▶ [WORK TASK]:
Every line from the one with "旅行鞄を手に寄り添う男女" up to and including the one with "Jean Michael Seri" is to be output exactly as it appears below; pictures are not.
════════════════════
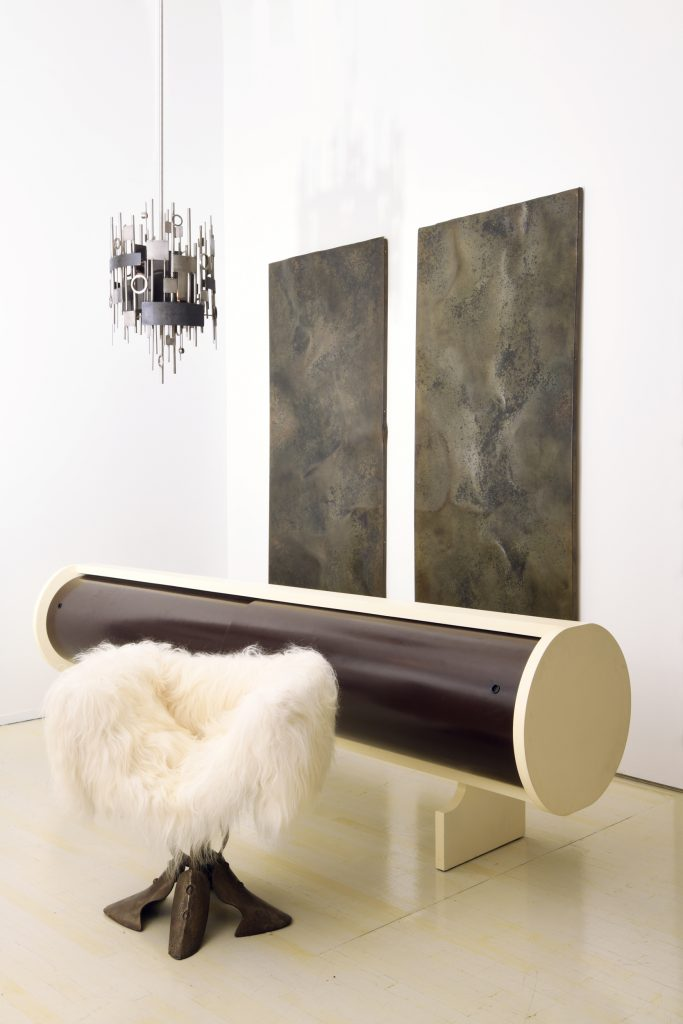 """An Alain Douillard pendant, a pair of wall panels by Pierre Sabatier, a Jean-Louis Chanéac sideboard and a 1970s or '80s goatskin chair at Magen H Gallery's 2019 show """"50 Years of French Design"""""""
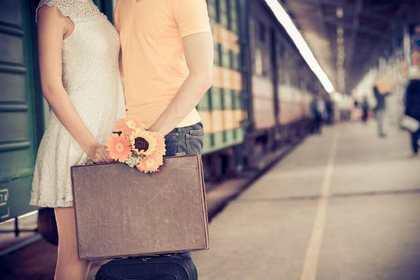 旅行鞄を手に寄り添う男女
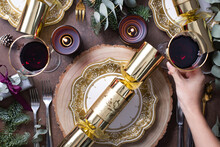 Christmas, A Table Setting, Overhead View, Wine And Candles, Plates And Cutlery And A Cracker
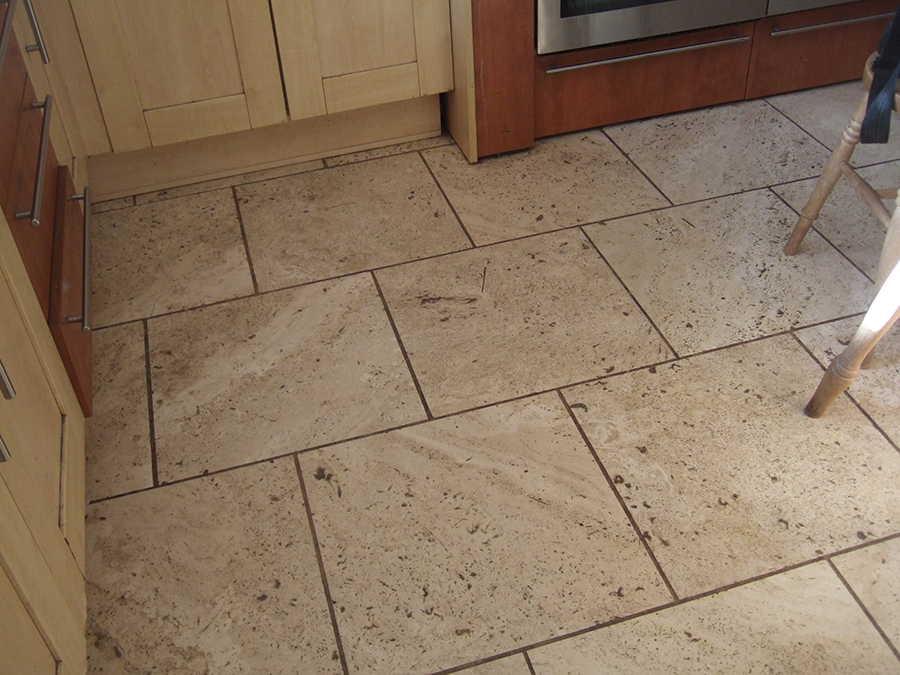Stained and pitted travertine floor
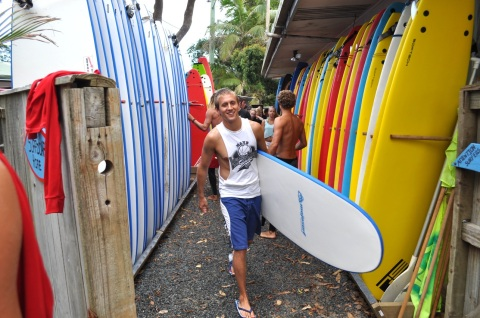 Justin Mathes prepares to catch some waves in Australia while studying abroad as a college student. Mathes now is in his first year of teaching math at Webster Groves High School. (Photo provided by Justin Mathes)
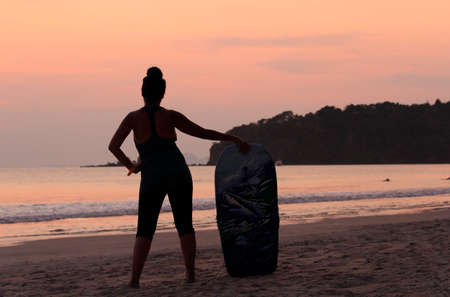 Woman surfing on the beach at sunset.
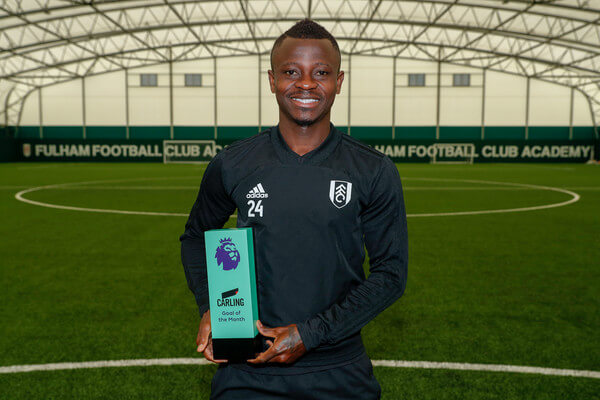Jean Michael Seri poses with the Carling Goal of the Month Award for August 2018 at Fulham FC Training Ground on September 12, 2018 in New Malden, England.  (Sept. 11, 2018 - Source: Getty Images Europe)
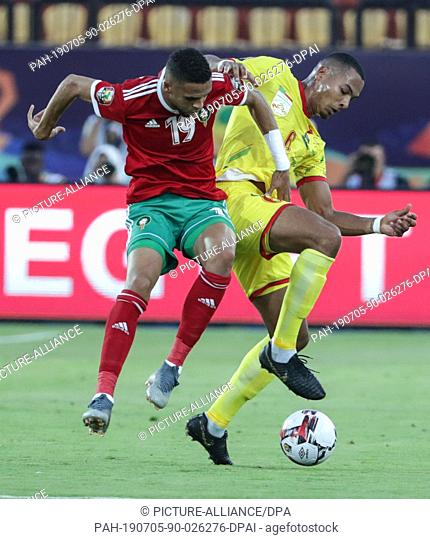 05 July 2019, Egypt, Cairo: Morocco's Youssef En-Nesyri (L) and Benin's Olivier Verdon battle for the ball during the 2019 Africa Cup of Nations round of 16...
════════════════════
▶ [ANSWER TO THIS EXERCISE]:
 旅行鞄を手に寄り添う男女
 Christmas, A Table Setting, Overhead View, Wine And Candles, Plates And Cutlery And A Cracker
Stained and pitted travertine floor
 Justin Mathes prepares to catch some waves in Australia while studying abroad as a college student. Mathes now is in his first year of teaching math at Webster Groves High School. (Photo provided by Justin Mathes)
 Woman surfing on the beach at sunset.
Jean Michael Seri poses with the Carling Goal of the Month Award for August 2018 at Fulham FC Training Ground on September 12, 2018 in New Malden, England.  (Sept. 11, 2018 - Source: Getty Images Europe)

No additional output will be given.